> [Directions for this task] Rewrite the records below, changing every "white" to "pale" and leaving all else as it is. Leave the pictures out.

> [Records for this exercise]
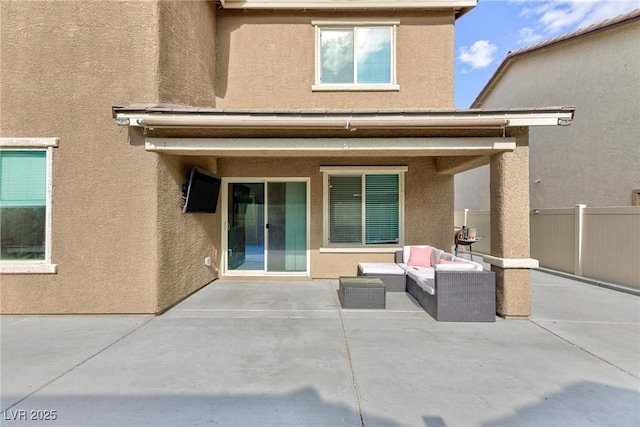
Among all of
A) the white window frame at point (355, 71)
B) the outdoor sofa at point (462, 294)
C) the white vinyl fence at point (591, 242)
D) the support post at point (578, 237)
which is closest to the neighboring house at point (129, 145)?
the outdoor sofa at point (462, 294)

> [Result for this exercise]
Among all of
A) the pale window frame at point (355, 71)
B) the outdoor sofa at point (462, 294)
C) the pale vinyl fence at point (591, 242)
D) the support post at point (578, 237)
which is closest to the neighboring house at point (129, 145)?
the outdoor sofa at point (462, 294)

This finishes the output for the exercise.